A great deal of recent research into the cause of AD has focused on how the abnormal plaques and tangles are formed in the brain in the first place, Dr. Selkoe said. He explained how the plaques consist of fragments (beta-amyloid) of amyloid precursor protein, or APP. Over the years, research has revealed how APP is made, metabolized, and broken down by enzymes that cut it in certain places. Specifically, some of these enzymes destroy beta-amyloid while others clip out either a short form of beta-amyloid (A-beta 1-40) or a longer, more “sticky” form (A-beta 1-42). Dr. Selkoe then described to the group the link between genetic mutations and formation of beta-amyloid fragments, showing the journalists how mutations found in the APP gene in early-onset families, for example, appear to increase the amount of total beta-amyloid or of A-beta 1-42. He also discussed the role of presenilins and APOE in helping form more amyloid.
This body of research suggests that the deposition of beta-amyloid into plaques is the primary event in AD, triggering a “cascade” of downstream changes in the brain, Dr. Selkoe said. These include the development of neurofibrillary tangles, inflammation, generation of free radicals, the death of brain cells and loss of their ability to communicate. Scientists are actively investigating each part of this cascade. Laboratories such as Selkoe’s and others “went to work to find out how these genes did their dirty work,” he noted, detailing his group’s findings that presenilin mutations, for example, “crank up” the production of A-beta 1-42.
Investigations of these mechanisms have led to a number of “exciting, therapeutic possibilities,” according to Dr. Selkoe. He and his colleagues, for example, are seeking ways to interfere in the processes by which APP is clipped to form beta-amyloid and how beta-amyloid aggregates into plaques, as well as examining how beta-amyloid in plaques can be harmlessly broken down. One very new finding, he reported, involves the effectiveness of insulin degrading enzyme, or IDE, in breaking down A-beta 1-40 and A-beta 1-42.

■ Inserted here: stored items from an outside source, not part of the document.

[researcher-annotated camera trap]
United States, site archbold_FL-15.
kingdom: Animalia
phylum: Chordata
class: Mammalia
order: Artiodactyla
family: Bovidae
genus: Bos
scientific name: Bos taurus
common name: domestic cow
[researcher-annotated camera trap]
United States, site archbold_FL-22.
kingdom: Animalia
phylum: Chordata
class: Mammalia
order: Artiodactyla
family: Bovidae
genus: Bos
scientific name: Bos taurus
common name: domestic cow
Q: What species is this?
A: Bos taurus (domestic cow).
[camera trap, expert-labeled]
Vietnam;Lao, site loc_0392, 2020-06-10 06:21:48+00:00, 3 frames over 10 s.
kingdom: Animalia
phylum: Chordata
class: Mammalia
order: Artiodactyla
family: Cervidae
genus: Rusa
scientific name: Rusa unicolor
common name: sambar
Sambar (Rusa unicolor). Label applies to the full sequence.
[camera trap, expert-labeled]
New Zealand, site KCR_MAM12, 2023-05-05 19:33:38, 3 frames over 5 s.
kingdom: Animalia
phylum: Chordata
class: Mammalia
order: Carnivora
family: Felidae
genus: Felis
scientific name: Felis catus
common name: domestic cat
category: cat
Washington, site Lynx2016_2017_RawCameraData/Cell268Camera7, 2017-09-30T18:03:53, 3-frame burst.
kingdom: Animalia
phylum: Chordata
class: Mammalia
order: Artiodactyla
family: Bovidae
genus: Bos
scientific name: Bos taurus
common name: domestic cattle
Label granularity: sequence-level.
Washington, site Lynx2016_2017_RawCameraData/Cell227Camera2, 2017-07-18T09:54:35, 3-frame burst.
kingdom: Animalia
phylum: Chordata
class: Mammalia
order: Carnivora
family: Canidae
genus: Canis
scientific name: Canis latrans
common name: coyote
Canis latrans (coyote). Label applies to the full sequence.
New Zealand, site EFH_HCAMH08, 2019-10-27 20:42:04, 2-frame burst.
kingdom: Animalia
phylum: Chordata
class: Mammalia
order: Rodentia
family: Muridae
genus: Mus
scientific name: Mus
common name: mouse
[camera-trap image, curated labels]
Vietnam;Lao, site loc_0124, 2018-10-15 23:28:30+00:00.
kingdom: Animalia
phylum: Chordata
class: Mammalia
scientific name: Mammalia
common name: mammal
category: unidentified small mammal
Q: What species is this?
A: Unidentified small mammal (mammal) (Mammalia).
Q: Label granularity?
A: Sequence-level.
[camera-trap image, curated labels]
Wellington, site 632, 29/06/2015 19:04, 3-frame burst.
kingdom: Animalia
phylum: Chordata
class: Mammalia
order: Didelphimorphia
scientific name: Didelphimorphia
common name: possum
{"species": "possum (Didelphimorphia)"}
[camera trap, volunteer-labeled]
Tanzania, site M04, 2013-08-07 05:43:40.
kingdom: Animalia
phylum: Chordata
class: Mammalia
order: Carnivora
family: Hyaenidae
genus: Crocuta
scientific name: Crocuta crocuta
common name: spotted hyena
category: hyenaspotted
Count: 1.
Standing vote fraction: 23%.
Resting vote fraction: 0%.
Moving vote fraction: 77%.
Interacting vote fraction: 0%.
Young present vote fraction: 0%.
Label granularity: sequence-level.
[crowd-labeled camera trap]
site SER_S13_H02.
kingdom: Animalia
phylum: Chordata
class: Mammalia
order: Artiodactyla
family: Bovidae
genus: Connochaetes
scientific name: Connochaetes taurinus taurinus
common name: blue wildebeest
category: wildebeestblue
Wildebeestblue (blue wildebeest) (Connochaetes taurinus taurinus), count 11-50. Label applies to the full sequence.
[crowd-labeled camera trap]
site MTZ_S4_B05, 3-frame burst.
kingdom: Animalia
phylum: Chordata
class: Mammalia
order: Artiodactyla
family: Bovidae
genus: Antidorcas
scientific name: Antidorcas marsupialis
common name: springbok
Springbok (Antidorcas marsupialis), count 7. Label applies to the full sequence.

Scientists are zeroing in as well on the protein tau, which is the protein constituent of neurofibrillary tangles, he said. Additional research is examining therapies that might address some of the other downstream events associated with AD–testing anti-inflammatory drugs to reduce inflammation, antioxidants to mop up free radicals and prevent their damage, and protective agents such as estrogen and growth factors to fight neuron dysfunction and death.
Another currently exciting development in this field is the use of transgenic mice as bioassay tools. These mice, bred to carry various combinations of human genes linked to AD, are being used to test theories about the etiology of AD. Dr. Selkoe suggested that in addition to enabling scientists to explore, for example, whether amyloid plaques themselves are a cause of neurodegeneration or are a byproduct of the disease process, these mouse models are a powerful tool for testing the effectiveness of drugs to slow the progress of the disease. Mouse models for AD are already helping to unravel how the disease can be triggered and modulated by a complex interplay of different genes, Dr. Selkoe said. He expressed optimism that analyzing the different mouse strains could lead to the identification of new genes that may modify the AD process.